DESCRIPTION OF THE TASK
Transcribe only the part of the material below that begins at the line containing "Zoll Architekten Stadtplaner GmbH" and ends at the line containing "First Foods Set - Grey-3", with both kept and images left out.

MATERIAL FOR THE TASK
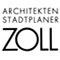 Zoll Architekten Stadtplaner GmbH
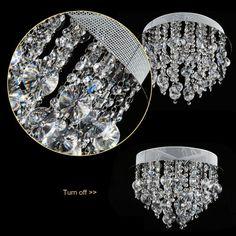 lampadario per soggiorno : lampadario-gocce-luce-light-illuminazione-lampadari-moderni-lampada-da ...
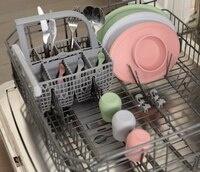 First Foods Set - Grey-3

* * *

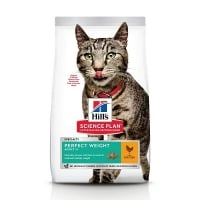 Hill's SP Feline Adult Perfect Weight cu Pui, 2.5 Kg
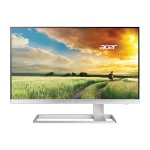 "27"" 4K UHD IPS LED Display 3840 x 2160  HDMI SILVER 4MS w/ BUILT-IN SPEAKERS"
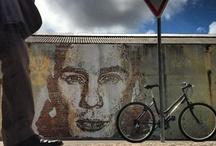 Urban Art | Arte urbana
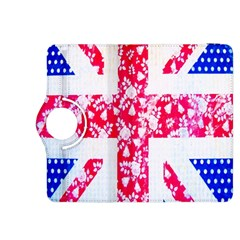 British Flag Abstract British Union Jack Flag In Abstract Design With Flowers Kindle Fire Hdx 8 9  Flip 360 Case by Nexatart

TASK OUTPUT
 Zoll Architekten Stadtplaner GmbH
 lampadario per soggiorno : lampadario-gocce-luce-light-illuminazione-lampadari-moderni-lampada-da ...
 First Foods Set - Grey-3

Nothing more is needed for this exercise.